[BEGIN THE DATA]
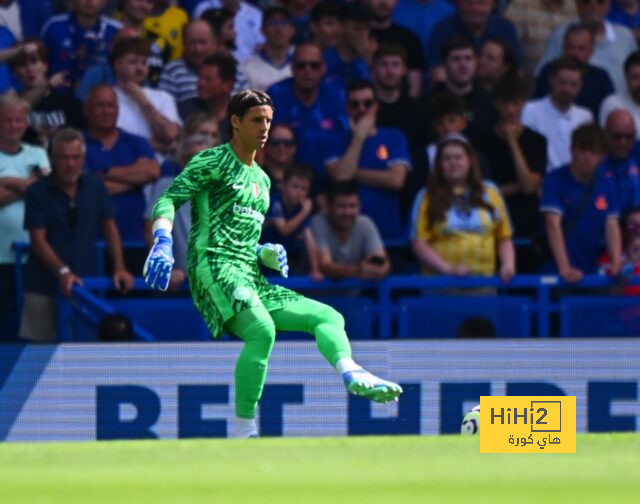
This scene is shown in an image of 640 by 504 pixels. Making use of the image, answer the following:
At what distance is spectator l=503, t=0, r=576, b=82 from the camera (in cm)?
1464

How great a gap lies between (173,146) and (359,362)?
9.54 feet

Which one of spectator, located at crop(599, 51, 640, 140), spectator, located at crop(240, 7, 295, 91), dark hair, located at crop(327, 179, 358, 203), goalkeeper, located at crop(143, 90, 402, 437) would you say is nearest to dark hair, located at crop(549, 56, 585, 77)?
spectator, located at crop(599, 51, 640, 140)

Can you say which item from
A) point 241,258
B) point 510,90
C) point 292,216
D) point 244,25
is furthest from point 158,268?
point 244,25

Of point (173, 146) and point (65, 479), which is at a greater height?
point (173, 146)

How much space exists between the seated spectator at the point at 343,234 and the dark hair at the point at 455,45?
1.83 meters

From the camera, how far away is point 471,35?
13852 mm

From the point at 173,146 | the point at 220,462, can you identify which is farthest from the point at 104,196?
the point at 220,462

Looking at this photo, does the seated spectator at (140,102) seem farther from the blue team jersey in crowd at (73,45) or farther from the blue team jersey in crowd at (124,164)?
the blue team jersey in crowd at (73,45)

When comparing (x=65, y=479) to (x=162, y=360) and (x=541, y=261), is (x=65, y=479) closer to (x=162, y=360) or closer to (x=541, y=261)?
(x=162, y=360)

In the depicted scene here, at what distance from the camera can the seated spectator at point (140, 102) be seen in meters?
12.7

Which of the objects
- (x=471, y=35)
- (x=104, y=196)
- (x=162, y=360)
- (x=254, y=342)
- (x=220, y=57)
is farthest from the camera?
(x=471, y=35)

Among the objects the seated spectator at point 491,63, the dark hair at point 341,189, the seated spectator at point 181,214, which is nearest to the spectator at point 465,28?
the seated spectator at point 491,63

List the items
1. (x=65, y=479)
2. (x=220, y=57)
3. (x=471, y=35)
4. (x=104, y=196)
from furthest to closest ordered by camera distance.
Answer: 1. (x=471, y=35)
2. (x=220, y=57)
3. (x=104, y=196)
4. (x=65, y=479)

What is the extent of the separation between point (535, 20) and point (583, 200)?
8.87 feet
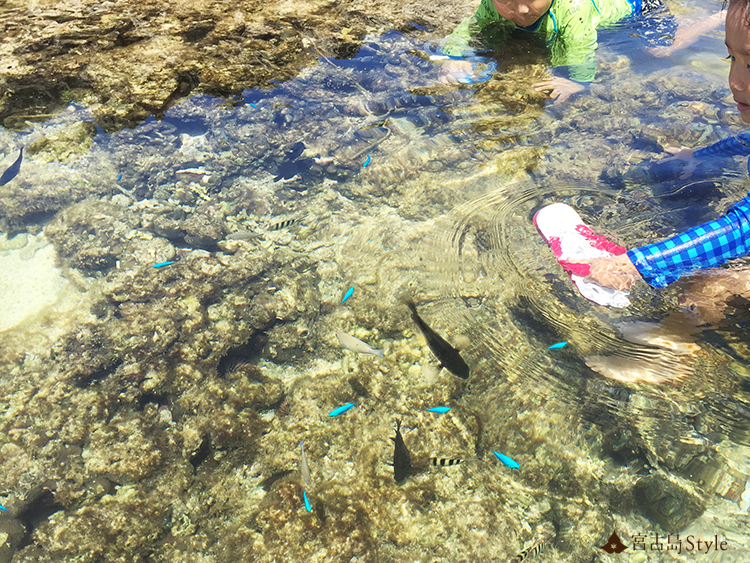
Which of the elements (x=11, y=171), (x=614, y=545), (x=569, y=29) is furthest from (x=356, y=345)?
(x=11, y=171)

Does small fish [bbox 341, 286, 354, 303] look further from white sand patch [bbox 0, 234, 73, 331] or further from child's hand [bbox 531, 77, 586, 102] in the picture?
white sand patch [bbox 0, 234, 73, 331]

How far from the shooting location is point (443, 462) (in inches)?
120

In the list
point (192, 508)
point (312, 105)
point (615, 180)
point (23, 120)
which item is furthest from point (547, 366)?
point (23, 120)

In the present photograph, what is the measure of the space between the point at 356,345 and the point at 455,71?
4.31 m

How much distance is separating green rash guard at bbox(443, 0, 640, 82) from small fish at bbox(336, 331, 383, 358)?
4518mm

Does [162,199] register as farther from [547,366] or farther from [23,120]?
[547,366]

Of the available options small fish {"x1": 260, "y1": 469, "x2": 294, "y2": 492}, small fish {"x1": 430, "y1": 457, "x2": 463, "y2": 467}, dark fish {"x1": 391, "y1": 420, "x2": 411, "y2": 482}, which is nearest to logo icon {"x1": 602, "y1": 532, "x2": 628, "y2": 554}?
small fish {"x1": 430, "y1": 457, "x2": 463, "y2": 467}

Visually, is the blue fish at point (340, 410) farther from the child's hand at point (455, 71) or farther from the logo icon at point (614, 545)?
the child's hand at point (455, 71)

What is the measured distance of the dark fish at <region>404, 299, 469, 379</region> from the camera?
10.7 feet

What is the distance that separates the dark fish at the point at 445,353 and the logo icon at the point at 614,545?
4.56 feet

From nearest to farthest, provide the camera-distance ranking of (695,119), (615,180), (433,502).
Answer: (433,502)
(615,180)
(695,119)

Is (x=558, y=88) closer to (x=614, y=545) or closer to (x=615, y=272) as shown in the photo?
(x=615, y=272)

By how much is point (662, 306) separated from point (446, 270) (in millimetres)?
1816

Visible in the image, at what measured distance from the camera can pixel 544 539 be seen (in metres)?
2.75
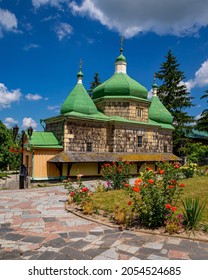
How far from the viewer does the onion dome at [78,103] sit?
64.8ft

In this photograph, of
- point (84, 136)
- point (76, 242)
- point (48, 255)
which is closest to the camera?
→ point (48, 255)

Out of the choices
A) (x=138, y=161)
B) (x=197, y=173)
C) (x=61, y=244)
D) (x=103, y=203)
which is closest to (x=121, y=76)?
(x=138, y=161)

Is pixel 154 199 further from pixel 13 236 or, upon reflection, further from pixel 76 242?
pixel 13 236

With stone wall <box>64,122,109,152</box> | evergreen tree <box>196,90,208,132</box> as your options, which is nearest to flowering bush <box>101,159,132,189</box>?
stone wall <box>64,122,109,152</box>

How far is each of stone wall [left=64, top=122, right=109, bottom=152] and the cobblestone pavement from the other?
10574 mm

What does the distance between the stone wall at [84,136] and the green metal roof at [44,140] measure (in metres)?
0.92

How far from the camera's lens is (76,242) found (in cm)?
561

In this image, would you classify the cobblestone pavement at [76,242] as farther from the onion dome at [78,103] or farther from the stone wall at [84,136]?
the onion dome at [78,103]

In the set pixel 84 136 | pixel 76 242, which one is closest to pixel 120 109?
pixel 84 136

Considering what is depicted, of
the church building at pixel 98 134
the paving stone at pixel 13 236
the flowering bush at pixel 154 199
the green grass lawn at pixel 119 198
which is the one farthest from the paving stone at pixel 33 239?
the church building at pixel 98 134

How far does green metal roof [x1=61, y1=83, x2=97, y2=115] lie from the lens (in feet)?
64.8

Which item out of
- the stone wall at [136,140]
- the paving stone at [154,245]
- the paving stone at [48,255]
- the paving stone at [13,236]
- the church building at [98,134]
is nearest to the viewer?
the paving stone at [48,255]

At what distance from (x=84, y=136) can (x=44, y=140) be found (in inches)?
119

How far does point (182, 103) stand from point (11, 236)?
2964 centimetres
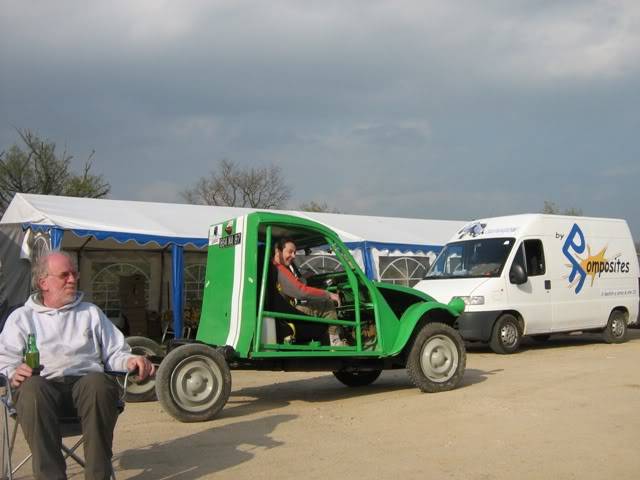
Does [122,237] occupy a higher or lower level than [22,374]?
higher

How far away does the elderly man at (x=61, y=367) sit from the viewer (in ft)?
12.3

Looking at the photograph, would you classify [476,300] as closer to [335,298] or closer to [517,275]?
[517,275]

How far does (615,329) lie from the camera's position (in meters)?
13.6

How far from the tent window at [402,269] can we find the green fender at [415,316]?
24.5 feet

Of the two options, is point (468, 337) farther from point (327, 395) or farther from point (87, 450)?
point (87, 450)

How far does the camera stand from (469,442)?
213 inches

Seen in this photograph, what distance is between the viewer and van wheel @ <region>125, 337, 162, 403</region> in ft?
25.2

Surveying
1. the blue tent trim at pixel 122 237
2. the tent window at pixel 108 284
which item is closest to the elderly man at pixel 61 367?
the blue tent trim at pixel 122 237

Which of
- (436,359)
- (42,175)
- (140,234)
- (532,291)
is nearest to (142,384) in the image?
(436,359)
[END THE DATA]
-- THE PROBLEM --
Make an exact copy of the lines of the records from the line containing "How far does point" through the final line, both ends included, but not of the pictures.

-- ANSWER TO THIS EXERCISE --
How far does point (182, 103) stand from point (11, 236)?
2964 centimetres
Does [122,237] occupy a higher or lower level than [22,374]?
higher

How far away does the elderly man at (x=61, y=367) sit from the viewer (in ft)?
12.3

Looking at the photograph, would you classify [476,300] as closer to [335,298] or closer to [517,275]?
[517,275]

How far does (615,329) lie from the camera's position (in meters)?
13.6

How far from the tent window at [402,269] can we find the green fender at [415,316]?
24.5 feet

Of the two options, is point (468, 337) farther from point (327, 395) or farther from point (87, 450)?
point (87, 450)

How far does the camera stand from (469,442)?
213 inches

Seen in this photograph, what distance is between the viewer and van wheel @ <region>125, 337, 162, 403</region> in ft?
25.2

Surveying
1. the blue tent trim at pixel 122 237
2. the tent window at pixel 108 284
which item is closest to the elderly man at pixel 61 367?
the blue tent trim at pixel 122 237

Which of
- (436,359)
- (42,175)
- (140,234)
- (532,291)
is nearest to (142,384) in the image?
(436,359)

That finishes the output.